## PROBLEM TO SOLVE:
Swap "grassy field" for "lawn" throughout the rows below and copy them out again with nothing else changed.
---------------
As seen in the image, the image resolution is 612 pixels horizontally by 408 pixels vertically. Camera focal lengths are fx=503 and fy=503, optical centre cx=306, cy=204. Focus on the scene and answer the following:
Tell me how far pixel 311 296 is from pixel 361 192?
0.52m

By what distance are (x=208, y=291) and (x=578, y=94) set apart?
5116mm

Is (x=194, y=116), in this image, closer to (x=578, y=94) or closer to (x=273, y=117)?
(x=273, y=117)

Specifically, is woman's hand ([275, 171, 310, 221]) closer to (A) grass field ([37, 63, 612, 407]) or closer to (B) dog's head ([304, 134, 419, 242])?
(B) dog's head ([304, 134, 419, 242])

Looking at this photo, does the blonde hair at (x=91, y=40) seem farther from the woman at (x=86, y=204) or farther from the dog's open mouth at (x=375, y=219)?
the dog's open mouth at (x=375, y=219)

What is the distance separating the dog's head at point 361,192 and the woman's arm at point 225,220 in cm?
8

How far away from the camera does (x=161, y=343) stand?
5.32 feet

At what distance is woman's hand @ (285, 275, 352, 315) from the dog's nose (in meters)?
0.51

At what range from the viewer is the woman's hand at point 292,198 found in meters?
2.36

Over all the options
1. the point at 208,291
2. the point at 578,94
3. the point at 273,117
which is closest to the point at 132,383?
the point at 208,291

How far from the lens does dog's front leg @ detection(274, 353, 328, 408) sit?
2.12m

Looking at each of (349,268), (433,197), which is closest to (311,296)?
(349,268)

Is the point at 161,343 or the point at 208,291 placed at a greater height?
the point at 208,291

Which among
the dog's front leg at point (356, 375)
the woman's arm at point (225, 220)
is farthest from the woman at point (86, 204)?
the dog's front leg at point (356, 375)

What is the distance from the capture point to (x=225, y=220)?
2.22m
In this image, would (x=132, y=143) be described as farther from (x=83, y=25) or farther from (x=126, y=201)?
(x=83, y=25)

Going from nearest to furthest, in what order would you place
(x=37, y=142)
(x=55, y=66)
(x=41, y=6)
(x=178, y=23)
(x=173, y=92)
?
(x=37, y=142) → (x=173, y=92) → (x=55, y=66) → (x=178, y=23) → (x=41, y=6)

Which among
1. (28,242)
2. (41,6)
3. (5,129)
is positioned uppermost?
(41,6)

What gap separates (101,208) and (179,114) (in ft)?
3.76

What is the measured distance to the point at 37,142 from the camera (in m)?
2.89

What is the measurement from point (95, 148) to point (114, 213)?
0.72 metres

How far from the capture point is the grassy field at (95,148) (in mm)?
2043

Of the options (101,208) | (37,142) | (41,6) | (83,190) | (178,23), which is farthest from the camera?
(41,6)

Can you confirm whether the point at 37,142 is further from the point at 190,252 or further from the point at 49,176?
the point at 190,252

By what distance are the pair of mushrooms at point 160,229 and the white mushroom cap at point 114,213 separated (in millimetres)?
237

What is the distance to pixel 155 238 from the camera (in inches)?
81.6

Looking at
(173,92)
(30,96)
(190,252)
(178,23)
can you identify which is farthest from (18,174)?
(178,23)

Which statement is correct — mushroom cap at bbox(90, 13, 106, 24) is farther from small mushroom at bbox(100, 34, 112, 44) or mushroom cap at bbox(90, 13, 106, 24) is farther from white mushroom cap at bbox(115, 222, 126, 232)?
---------------
## EXERCISE ANSWER:
As seen in the image, the image resolution is 612 pixels horizontally by 408 pixels vertically. Camera focal lengths are fx=503 and fy=503, optical centre cx=306, cy=204. Focus on the scene and answer the following:
Tell me how far pixel 311 296 is from pixel 361 192?
0.52m

By what distance are (x=208, y=291) and (x=578, y=94) set apart?
5116mm

Is (x=194, y=116), in this image, closer to (x=578, y=94) or closer to (x=273, y=117)?
(x=273, y=117)

Specifically, is woman's hand ([275, 171, 310, 221]) closer to (A) grass field ([37, 63, 612, 407]) or closer to (B) dog's head ([304, 134, 419, 242])?
(B) dog's head ([304, 134, 419, 242])

Looking at this photo, does the blonde hair at (x=91, y=40) seem farther from the woman at (x=86, y=204) or farther from the dog's open mouth at (x=375, y=219)?
the dog's open mouth at (x=375, y=219)

What is the distance separating the dog's head at point 361,192 and the woman's arm at point 225,220 in cm?
8

How far away from the camera does (x=161, y=343) stand?
5.32 feet

At what distance is woman's hand @ (285, 275, 352, 315) from the dog's nose (in meters)?
0.51

At what range from the viewer is the woman's hand at point 292,198 found in meters?
2.36

Over all the options
1. the point at 208,291
2. the point at 578,94
3. the point at 273,117
which is closest to the point at 132,383?
the point at 208,291

How far from the lens does dog's front leg @ detection(274, 353, 328, 408) sit?
2.12m

Looking at each of (349,268), (433,197), which is closest to (311,296)?
(349,268)

Is the point at 161,343 or the point at 208,291 placed at a greater height?
the point at 208,291

Which among
the dog's front leg at point (356, 375)
the woman's arm at point (225, 220)
is farthest from the woman at point (86, 204)?
the dog's front leg at point (356, 375)

What is the distance from the capture point to (x=225, y=220)?
2.22m
In this image, would (x=132, y=143) be described as farther from (x=83, y=25) or farther from (x=126, y=201)?
(x=83, y=25)

Going from nearest to furthest, in what order would you place
(x=37, y=142)
(x=55, y=66)
(x=41, y=6)
(x=178, y=23)
(x=173, y=92)
?
(x=37, y=142) → (x=173, y=92) → (x=55, y=66) → (x=178, y=23) → (x=41, y=6)

Which among
1. (28,242)
2. (41,6)
3. (5,129)
is positioned uppermost?
(41,6)

What gap separates (101,208) and (179,114) (in ft)?
3.76

What is the measured distance to the point at 37,142 from the camera (in m)?
2.89

What is the measurement from point (95, 148) to point (114, 213)?
0.72 metres

How far from the capture point is the lawn at (95,148) (in mm)?
2043

Of the options (101,208) | (37,142) | (41,6) | (83,190) | (178,23), which is farthest from the camera?
(41,6)

Can you confirm whether the point at 37,142 is further from the point at 190,252 or further from the point at 49,176?
the point at 190,252

By what distance are the pair of mushrooms at point 160,229 and the white mushroom cap at point 114,213 separated (in millimetres)?
237

What is the distance to pixel 155 238 from the camera (in inches)?
81.6

Looking at
(173,92)
(30,96)
(190,252)
(178,23)
can you identify which is farthest from (18,174)?
(178,23)

Which statement is correct — mushroom cap at bbox(90, 13, 106, 24) is farther from small mushroom at bbox(100, 34, 112, 44) or mushroom cap at bbox(90, 13, 106, 24) is farther from white mushroom cap at bbox(115, 222, 126, 232)?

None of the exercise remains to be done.